HIV/ Malaria/ TB
Slutsker L, Marston BJ. HIV and malaria: interactions and implications. Curr Opin Infect Dis 2007;20:3-10.
Slutsker and Marston summarise accumulating evidence of interactions between HIV and malaria and implications related to prevention and treatment of coinfection. HIV-infected persons are at increased risk for clinical malaria; the risk is greatest when immune suppression is advanced. Adults with advanced HIV may be at risk for failure of malaria treatment, especially with sulfa-based therapies. Malaria is associated with increases in HIV viral load that, while modest, may increase HIV progression or the risk of HIV transmission. Cotrimoxazole prophylaxis greatly reduces the risk of malaria in people with HIV; the risk can be further reduced with antiretroviral treatment and the use of insecticide treated mosquito nets. Increased numbers of doses of intermittent preventive (malaria) treatment during pregnancy can reduce the risk of placental malaria in women with HIV. The author concludes that interactions between malaria and HIV have important public health implications. People with HIV should use cotrimoxazole and insecticide treated mosquito nets. Malaria prevention is particularly important for pregnant women with HIV, although more information is needed about the best combination of strategies for prevention. In people with HIV, malaria diagnoses should be confirmed, highly effective drugs should be used for treatment, and possible drug interactions should be considered.
Editors’ note: Less attention has been focused on HIV and malaria than on HIV and tuberculosis but, as this article underscores, interactions can contribute to morbidity and mortality. Preventing malaria and effectively treating it in people living with HIV is important on both the individual and community levels.

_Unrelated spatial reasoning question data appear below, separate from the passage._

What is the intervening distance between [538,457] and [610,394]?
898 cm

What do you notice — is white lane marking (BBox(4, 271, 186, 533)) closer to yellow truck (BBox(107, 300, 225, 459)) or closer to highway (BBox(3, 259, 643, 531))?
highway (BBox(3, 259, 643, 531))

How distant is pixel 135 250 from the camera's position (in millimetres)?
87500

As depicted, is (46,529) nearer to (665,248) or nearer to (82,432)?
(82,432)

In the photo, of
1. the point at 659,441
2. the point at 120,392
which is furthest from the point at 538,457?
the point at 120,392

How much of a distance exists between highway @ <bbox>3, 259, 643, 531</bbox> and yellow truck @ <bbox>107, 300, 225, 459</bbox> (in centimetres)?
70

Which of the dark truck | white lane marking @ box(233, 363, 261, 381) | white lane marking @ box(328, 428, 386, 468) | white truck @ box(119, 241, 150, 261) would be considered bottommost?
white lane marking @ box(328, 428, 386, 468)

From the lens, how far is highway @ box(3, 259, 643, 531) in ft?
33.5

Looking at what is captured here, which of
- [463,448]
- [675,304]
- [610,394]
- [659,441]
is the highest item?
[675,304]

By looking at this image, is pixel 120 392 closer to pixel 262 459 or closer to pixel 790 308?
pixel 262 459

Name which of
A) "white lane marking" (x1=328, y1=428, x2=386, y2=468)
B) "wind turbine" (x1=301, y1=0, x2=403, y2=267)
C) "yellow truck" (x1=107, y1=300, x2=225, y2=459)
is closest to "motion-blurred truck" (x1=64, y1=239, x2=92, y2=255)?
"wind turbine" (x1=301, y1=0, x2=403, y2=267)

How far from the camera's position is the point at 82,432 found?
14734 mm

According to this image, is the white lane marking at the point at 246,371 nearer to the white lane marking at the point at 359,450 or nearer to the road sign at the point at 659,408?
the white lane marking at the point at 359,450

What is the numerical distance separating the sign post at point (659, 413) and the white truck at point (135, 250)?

Zachariah R, Harries AD, Manzi M, Gomani P, Teck R, Phillips M, Firmenich P. Acceptance of anti-retroviral therapy among patients infected with HIV and tuberculosis in rural Malawi is low and associated with cost of transport. PLoS ONE 2006;1:e121. http://www.pubmedcentral.nih.gov/articlerender.fcgi?artid=1762339
Zachariah and colleagues analysed data on newly registered HIV-positive tuberculosis (TB) patients systematically offered ART in a district hospital in rural Malawi in order to a) determine the acceptance of ART b) conduct a geographic mapping of those placed on ART and c) examine the association between "cost of transport" and ART acceptance. The authors performed a retrospective cross-sectional analysis on routine programme data for the period of February 2003 to July 2004. Standardized registers and patient cards were used to gather data. The place of residence was used to determine road distances to the Thyolo district hospital. Cost of transport from different parts of the district was based on the known cost for public transport to the road-stop closest to the patient's residence. Of 1290 newly registered TB patients, 1003 (78%) underwent HIV-testing of whom 770 (77%) were HIV-positive. 742 of these individuals (pulmonary TB = 607; extra-pulmonary TB = 135) were considered eligible for ART of whom only 101(13.6%) accepted ART. Cost of transport to the hospital ART site was significantly associated with ART acceptance and there was a linear trend in association between cost and ART acceptance (X2 for trend = 25.4, P<0.001). Individuals who had to pay 50 Malawi Kwacha (1 United States Dollar = 100 Malawi Kwacha, MW) or less for a one-way trip to the Thyolo hospital were four times more likely to accept ART than those who had to pay over 100 MW (OR 4.0, 95% CI 2.0-8.1, P<0.001). The authors conclude that ART acceptance among TB patients in a rural district in Malawi is low and associated with cost of transport to the centralized hospital based ART site. Decentralizing the ART offer from the hospital to health centres that are closer to home communities would be an essential step towards reducing the overall cost and burden of travel.